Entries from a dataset
--------------------------------

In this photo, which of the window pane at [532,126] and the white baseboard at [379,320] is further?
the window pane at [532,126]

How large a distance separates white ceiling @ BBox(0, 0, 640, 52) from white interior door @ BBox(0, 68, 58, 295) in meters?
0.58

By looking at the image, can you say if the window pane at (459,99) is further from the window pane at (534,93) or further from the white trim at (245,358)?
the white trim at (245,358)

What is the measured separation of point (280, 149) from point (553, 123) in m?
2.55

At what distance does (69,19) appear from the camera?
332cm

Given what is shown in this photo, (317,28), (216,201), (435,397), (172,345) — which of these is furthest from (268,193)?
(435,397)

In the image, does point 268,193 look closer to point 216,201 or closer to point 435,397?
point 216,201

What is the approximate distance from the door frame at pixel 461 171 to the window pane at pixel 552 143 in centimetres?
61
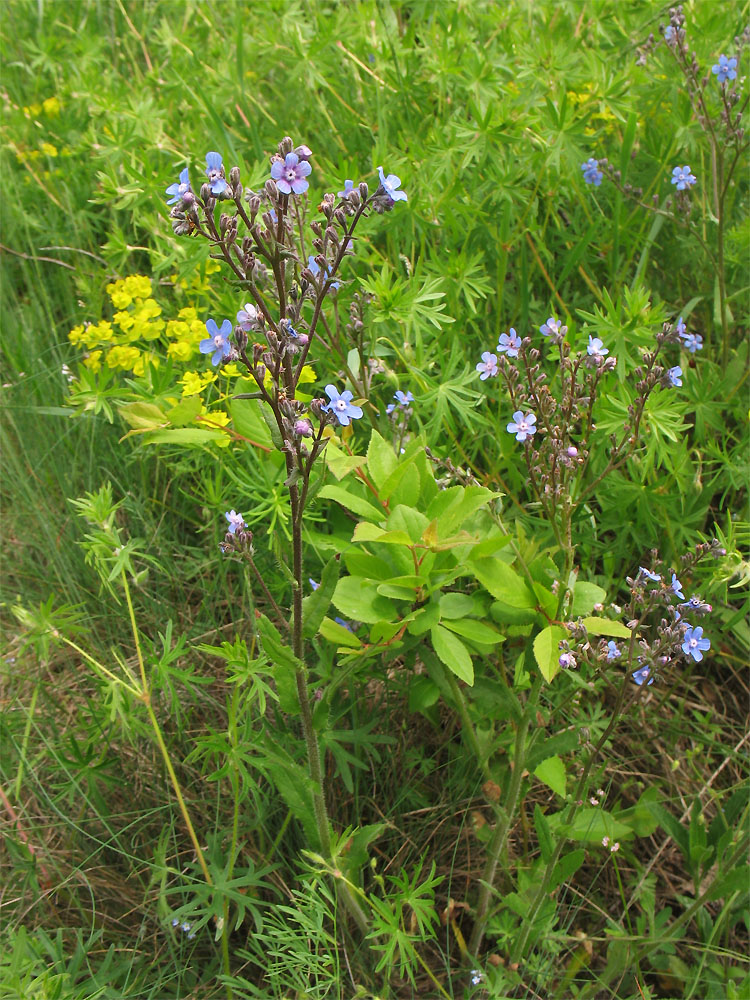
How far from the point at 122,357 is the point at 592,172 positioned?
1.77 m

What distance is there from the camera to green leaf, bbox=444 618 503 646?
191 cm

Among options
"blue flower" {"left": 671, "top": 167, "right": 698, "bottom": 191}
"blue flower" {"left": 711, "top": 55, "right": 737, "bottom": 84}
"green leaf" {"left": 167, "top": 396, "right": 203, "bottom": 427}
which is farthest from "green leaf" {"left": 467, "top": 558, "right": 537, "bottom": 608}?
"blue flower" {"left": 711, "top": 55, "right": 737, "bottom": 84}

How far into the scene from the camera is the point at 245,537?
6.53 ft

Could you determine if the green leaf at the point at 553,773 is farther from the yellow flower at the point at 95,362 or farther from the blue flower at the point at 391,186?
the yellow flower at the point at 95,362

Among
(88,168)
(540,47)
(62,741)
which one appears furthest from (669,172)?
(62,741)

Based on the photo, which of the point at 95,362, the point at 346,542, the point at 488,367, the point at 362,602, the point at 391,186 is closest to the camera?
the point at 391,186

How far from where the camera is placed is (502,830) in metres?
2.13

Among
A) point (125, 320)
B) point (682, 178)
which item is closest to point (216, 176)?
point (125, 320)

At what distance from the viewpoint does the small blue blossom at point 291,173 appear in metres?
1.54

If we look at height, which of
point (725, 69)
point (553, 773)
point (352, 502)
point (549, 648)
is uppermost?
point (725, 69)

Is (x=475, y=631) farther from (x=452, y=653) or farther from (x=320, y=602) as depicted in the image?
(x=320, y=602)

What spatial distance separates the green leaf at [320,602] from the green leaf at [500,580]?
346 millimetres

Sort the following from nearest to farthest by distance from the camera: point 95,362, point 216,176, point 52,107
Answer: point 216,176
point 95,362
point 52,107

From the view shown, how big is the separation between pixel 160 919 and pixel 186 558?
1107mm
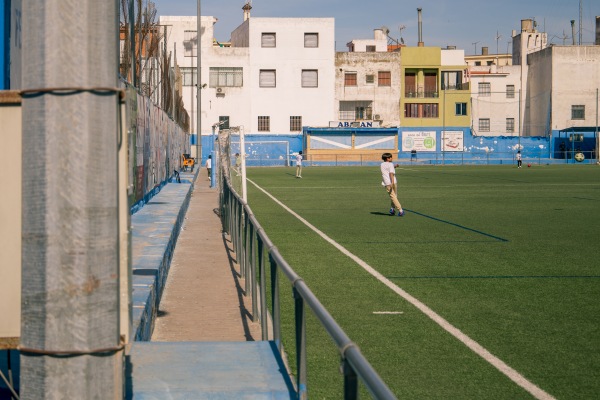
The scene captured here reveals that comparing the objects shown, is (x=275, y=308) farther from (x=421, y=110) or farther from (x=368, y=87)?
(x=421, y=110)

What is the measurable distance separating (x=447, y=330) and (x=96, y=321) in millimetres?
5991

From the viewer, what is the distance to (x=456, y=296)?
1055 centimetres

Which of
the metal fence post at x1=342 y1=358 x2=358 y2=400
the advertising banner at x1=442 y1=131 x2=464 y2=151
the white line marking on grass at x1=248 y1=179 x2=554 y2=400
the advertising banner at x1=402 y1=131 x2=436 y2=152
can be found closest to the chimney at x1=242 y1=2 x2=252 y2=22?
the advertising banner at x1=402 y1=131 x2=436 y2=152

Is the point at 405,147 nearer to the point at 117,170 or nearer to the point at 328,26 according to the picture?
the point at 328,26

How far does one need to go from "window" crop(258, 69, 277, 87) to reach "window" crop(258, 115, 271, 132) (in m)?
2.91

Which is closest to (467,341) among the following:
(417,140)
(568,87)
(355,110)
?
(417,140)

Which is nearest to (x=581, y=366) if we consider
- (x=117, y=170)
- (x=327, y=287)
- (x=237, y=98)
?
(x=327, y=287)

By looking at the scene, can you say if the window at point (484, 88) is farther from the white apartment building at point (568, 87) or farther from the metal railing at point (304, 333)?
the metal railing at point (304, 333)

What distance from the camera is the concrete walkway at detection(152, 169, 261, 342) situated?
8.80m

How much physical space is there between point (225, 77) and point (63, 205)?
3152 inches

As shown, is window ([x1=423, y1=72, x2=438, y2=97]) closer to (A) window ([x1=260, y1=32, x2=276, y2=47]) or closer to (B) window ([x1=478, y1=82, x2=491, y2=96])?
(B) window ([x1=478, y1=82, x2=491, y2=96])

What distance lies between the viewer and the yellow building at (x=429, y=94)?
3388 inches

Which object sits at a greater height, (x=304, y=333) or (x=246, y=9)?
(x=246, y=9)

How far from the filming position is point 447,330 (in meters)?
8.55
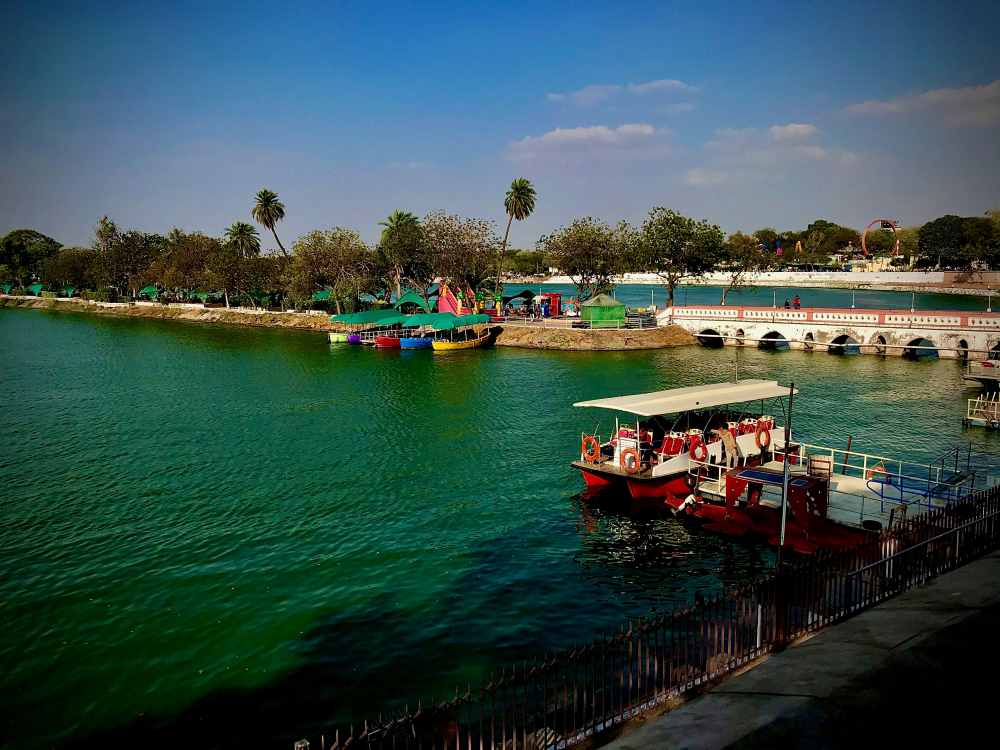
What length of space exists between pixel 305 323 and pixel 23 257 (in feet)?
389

--------------------------------

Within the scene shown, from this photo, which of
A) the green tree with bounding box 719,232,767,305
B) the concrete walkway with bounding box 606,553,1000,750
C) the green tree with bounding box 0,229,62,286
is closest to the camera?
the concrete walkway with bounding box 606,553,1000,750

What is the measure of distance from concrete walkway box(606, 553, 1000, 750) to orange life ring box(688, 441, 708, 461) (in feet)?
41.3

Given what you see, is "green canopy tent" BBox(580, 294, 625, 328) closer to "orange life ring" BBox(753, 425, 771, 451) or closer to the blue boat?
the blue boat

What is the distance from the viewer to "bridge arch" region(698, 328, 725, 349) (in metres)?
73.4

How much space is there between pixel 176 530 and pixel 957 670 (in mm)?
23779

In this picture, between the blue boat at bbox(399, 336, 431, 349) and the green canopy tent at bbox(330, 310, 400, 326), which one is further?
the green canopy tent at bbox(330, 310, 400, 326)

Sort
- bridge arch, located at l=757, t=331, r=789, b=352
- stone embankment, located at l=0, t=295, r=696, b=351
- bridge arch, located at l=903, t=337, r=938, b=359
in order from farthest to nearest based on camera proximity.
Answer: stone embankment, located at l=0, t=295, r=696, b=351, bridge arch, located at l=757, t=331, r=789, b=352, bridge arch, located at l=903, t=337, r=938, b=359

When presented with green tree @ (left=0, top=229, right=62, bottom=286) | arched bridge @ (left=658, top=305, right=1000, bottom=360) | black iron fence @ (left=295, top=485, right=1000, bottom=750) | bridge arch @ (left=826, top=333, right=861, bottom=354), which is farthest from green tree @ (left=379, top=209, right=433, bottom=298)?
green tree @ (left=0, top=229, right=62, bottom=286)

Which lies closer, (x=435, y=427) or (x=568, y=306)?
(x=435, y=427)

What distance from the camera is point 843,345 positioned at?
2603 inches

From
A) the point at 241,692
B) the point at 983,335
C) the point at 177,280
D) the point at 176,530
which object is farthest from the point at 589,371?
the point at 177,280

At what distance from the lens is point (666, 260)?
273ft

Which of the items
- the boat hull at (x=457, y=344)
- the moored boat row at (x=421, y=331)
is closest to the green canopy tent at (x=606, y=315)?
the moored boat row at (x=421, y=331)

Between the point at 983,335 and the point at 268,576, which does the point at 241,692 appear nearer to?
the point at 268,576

--------------------------------

_PROBLEM REQUIREMENTS:_ Replace "viewer" with "camera" in the lines of the records from the one containing "The scene captured" through the one containing "1055 centimetres", both included, and give those lines again with nothing else changed.

_SOLUTION TO THIS EXERCISE:_
The scene captured here reveals that comparing the objects shown, is (x=275, y=308) farther from (x=421, y=110) or farther from (x=368, y=87)?
(x=421, y=110)

What is the measurable distance separating (x=447, y=330) and (x=96, y=321) in millimetres?
5991

From the camera, what is the distance to (x=456, y=296)?
1055 centimetres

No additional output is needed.